**QUOTED PASSAGE:**
##########

Murray S. Kucherawy --> dkim-milter-discuss (2008-07-08 16:03:28 -0700):
> On Fri, 23 May 2008, Jukka Salmi wrote:
> > Sure, thanks. With this patch applied, I see mi_wr_cmd() fail with
> > EBADF. Log is available.
> > Regards, Jukka
> >  http://salmi.ch/~jukka/dkim-milter/maillog_20080522
> Yep, this confirms the previous findings. Everything is fine with the I/O
> between postfix and the filter until:
> - postfix sends SMFIC_BODYEOM (end-of-message) to the filter and waits for
> a reply
> - postfix immediately decides the wait for the reply has failed (though
> the "why" remains a mystery), shuts down its connection to the filter and
> temp-fails the message
> - dkim-filter still thinks the connection is there, so it tries to send an
> SMFIR_INSHEADER (insert header) request, which fails because the socket is
> actually no longer open
> - since the insert header request fails, it replies with SMFIR_TEMPFAIL to
> try to get the message to temp-fail, but this also fails since the socket
> is no longer open
> We know the second write returns with EBADF, meaning the descriptor has
> been closed from the filter side. If it were the postfix side closing the
> connection, we'd be seeing EPIPE instead of EBADF.
> It looks a lot like fd 8 in the dkim-filter process has suddenly become
> invalid for no apparent reason. There's no path that I can see in
> libmilter's source code to having that descriptor closed and yet
> continuing to try to use it. dkim-filter doesn't have access to the
> milter context structure in order to get access to that descriptor number,
> so for it to be the problem it would have to call close() someplace on the
> wrong descriptor number. However, neither libdkim nor dkim-filter ever
> close() anything in normal operation because there's no need to do so.

##########

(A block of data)

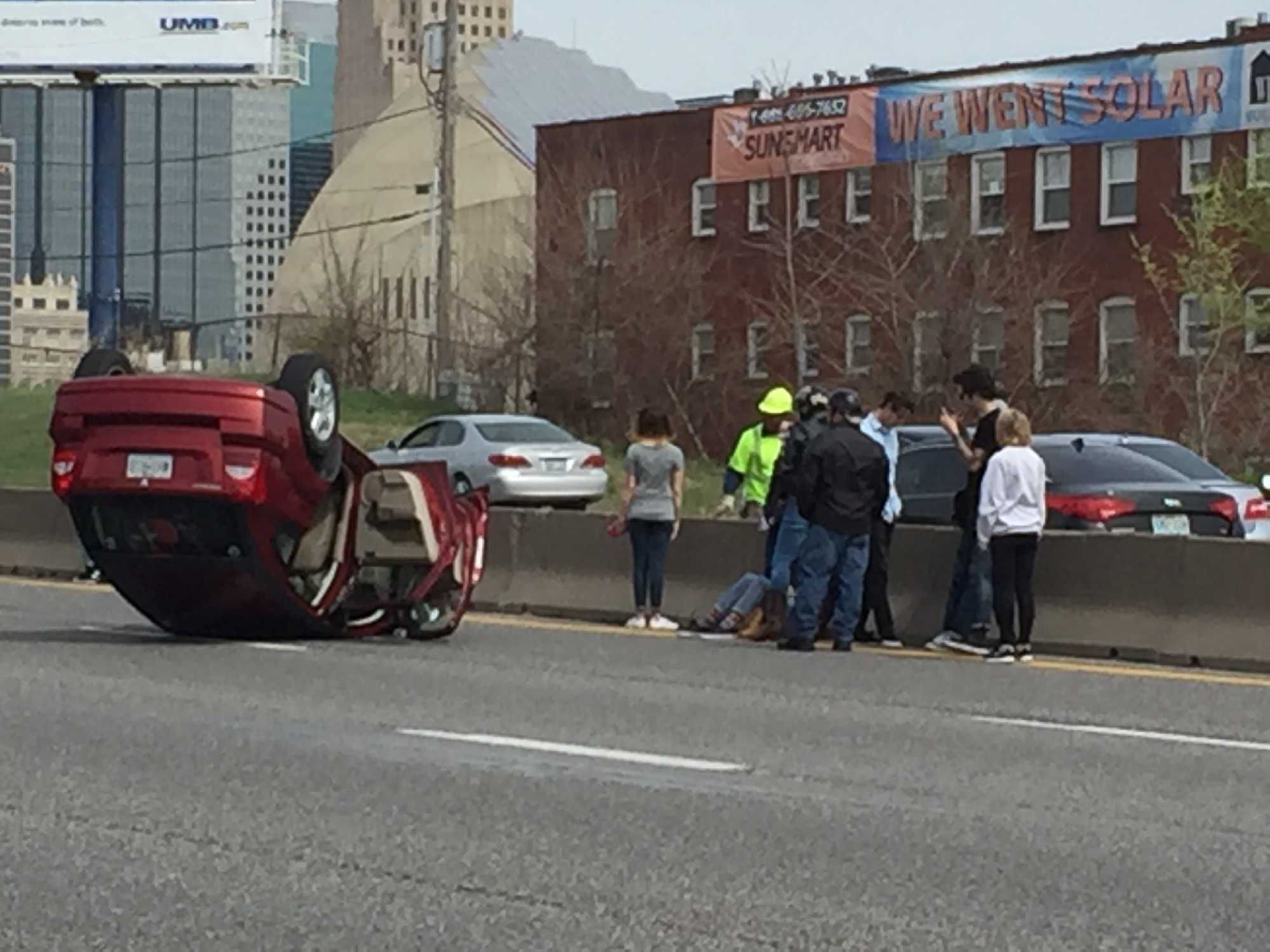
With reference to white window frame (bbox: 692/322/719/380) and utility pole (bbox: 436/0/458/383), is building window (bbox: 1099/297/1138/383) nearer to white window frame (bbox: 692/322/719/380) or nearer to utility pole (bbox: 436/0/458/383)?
white window frame (bbox: 692/322/719/380)

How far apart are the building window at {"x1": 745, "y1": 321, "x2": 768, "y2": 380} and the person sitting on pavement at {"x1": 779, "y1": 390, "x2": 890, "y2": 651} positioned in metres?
41.5

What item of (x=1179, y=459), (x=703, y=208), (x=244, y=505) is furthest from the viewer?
(x=703, y=208)

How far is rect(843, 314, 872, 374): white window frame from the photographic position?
5656cm

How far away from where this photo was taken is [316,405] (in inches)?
670

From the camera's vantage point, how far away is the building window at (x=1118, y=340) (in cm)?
5262

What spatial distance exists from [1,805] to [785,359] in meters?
49.5

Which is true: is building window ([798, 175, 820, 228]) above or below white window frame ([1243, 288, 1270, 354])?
above

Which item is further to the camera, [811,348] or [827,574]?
[811,348]

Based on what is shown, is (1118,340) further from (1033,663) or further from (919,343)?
(1033,663)

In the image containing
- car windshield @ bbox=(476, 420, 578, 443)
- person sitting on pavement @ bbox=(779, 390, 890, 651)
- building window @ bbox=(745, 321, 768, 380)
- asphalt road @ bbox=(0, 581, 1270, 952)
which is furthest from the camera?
building window @ bbox=(745, 321, 768, 380)


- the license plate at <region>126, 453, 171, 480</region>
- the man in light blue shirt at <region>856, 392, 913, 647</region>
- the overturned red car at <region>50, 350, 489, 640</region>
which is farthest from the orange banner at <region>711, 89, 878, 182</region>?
the license plate at <region>126, 453, 171, 480</region>

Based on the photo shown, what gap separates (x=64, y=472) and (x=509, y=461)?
19.7 metres

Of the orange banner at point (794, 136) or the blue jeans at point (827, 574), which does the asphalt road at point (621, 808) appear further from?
the orange banner at point (794, 136)

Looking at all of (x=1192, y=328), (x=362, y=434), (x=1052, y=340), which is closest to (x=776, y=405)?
(x=1192, y=328)
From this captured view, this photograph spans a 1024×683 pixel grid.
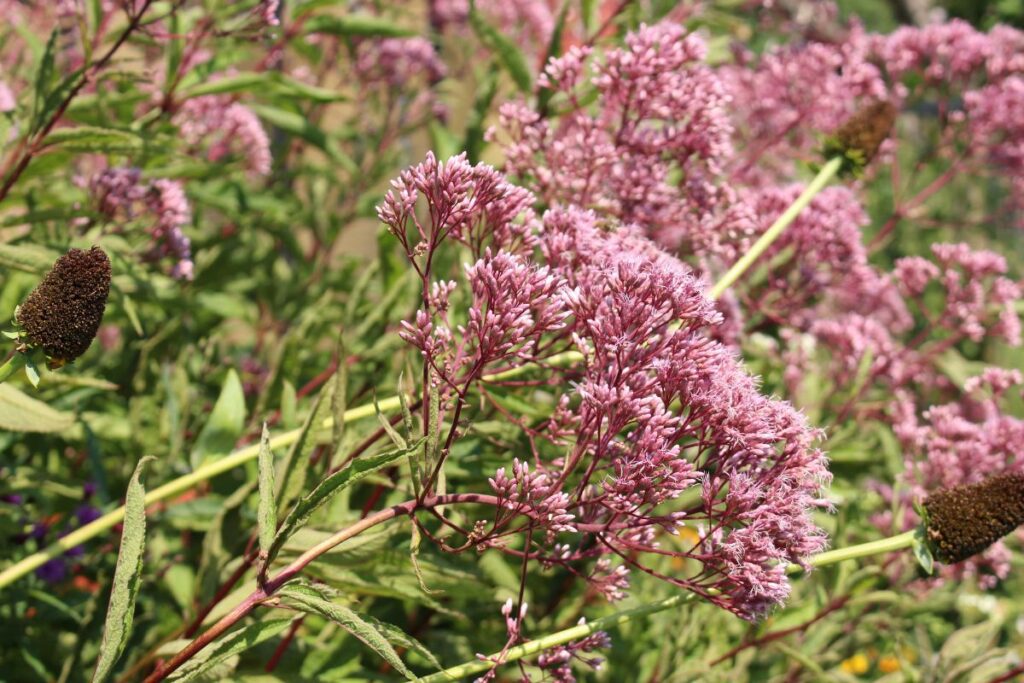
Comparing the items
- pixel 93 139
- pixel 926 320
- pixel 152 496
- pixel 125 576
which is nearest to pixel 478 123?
pixel 93 139

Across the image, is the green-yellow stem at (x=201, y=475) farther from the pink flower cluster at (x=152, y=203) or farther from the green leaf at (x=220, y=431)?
the pink flower cluster at (x=152, y=203)

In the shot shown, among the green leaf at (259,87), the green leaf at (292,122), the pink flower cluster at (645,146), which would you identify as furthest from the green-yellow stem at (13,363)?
the green leaf at (292,122)

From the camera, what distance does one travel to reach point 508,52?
6.88ft

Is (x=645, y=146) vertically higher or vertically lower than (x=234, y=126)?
lower

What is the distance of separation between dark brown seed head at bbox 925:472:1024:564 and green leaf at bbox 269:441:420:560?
0.81 metres

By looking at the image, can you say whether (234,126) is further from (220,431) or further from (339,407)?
(339,407)

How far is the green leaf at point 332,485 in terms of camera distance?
1.08 meters

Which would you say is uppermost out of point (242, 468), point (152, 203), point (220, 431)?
point (152, 203)

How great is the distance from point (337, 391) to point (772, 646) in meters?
1.11

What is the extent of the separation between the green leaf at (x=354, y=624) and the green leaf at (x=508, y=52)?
140 cm

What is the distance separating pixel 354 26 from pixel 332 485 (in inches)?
63.1

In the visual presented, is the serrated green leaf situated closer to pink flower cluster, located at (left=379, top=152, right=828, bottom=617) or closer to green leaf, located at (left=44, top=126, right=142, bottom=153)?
pink flower cluster, located at (left=379, top=152, right=828, bottom=617)

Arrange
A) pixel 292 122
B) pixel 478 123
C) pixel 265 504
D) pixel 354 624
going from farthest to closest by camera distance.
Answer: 1. pixel 292 122
2. pixel 478 123
3. pixel 265 504
4. pixel 354 624

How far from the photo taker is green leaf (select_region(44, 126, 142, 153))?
1.61 metres
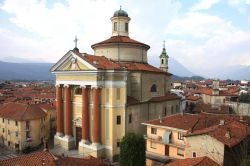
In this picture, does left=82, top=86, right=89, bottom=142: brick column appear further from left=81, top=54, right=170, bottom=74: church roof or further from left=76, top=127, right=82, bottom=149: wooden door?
left=81, top=54, right=170, bottom=74: church roof

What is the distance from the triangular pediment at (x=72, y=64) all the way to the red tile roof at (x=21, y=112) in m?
7.43

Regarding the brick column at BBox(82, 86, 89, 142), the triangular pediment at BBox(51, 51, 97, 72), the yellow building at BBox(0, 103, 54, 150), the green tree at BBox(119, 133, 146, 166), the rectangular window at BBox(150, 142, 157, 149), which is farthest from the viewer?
the yellow building at BBox(0, 103, 54, 150)

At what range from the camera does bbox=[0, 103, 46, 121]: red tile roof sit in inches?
1476

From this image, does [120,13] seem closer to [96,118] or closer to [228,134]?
[96,118]

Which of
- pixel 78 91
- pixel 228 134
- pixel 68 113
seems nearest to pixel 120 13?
pixel 78 91

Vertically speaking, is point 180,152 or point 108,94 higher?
point 108,94

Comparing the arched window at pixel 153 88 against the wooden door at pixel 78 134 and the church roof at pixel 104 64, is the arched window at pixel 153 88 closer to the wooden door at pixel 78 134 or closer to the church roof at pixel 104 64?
the church roof at pixel 104 64

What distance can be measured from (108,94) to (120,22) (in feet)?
47.5

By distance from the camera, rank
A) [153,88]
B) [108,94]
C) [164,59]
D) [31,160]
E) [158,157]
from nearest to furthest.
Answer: [31,160], [158,157], [108,94], [153,88], [164,59]

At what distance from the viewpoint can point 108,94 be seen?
32062 mm

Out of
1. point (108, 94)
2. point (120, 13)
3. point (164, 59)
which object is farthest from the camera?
point (164, 59)

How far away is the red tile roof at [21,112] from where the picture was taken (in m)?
37.5

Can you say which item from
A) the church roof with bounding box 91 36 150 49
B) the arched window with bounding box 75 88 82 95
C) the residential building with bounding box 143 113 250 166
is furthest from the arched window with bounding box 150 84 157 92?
the arched window with bounding box 75 88 82 95

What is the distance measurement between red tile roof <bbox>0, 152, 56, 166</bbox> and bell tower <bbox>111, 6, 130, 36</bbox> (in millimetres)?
25199
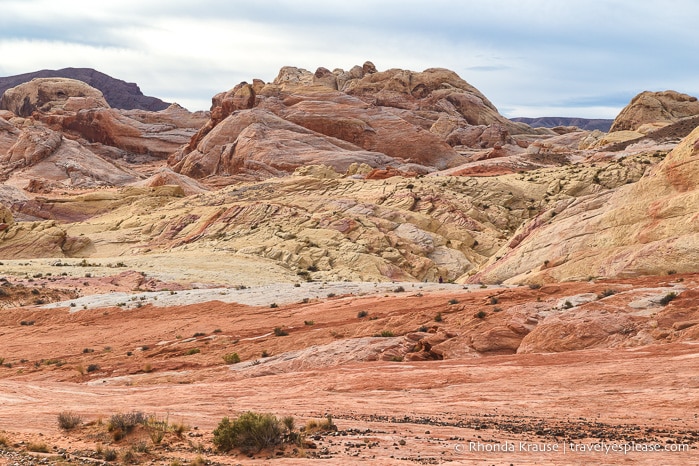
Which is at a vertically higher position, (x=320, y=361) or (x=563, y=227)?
(x=563, y=227)

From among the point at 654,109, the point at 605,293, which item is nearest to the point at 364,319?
the point at 605,293

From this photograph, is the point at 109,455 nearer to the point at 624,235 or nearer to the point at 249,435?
the point at 249,435

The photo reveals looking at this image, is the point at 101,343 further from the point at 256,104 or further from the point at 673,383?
the point at 256,104

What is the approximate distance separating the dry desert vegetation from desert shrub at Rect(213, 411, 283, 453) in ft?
0.12

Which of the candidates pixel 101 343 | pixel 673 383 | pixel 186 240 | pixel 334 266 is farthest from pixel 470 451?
pixel 186 240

##########

**EXERCISE 1:**
List every milter protocol command or reply code named in the dkim-filter mailing list post.
**EXERCISE 2:**
In the dkim-filter mailing list post, rewrite the paragraph beginning "It looks a lot like fd 8" as a shorter bulleted list that keeps its main facts.
**EXERCISE 3:**
Extend the dkim-filter mailing list post by writing what could come next after its final sentence.

**WRITTEN RESPONSE 1:**
SMFIC_BODYEOM
SMFIR_INSHEADER
SMFIR_TEMPFAIL

**WRITTEN RESPONSE 2:**
- File descriptor 8 in the dkim-filter process appears to have become invalid for no apparent reason.
- Nothing in libmilter's source code closes that descriptor and then keeps using it.
- dkim-filter cannot reach the milter context structure that holds the descriptor number, so it could only cause the problem by calling close() on the wrong descriptor.
- Neither libdkim nor dkim-filter calls close() in normal operation, because there is no need to.

**WRITTEN RESPONSE 3:**
> libdkim only creates (and later closes, via libcrypto) temporary files for
> certain special circumstances, and your configuration doesn't appear to be
> using any of those.
> So, for the moment, I'm stumped. My best guesses now are a bug in the
> underlying socket handling code (i.e. libc or the kernel) or something in
> libcrypto which is causing BIO_free() to close the wrong descriptor from
> time to time.
The systems in question will get an OS upgrade in the next weeks /
months. Let's see if the milter problem disappears with that upgrade...
> Someone said this doesn't happen if you change from UNIX domain sockets to
> TCP sockets. Has this also been tried?
Yes; I was originally using UNIX domain sockets when I first saw the
problem but switched to TCP sockets then to be able to capture the
packets. I haven't switched back since...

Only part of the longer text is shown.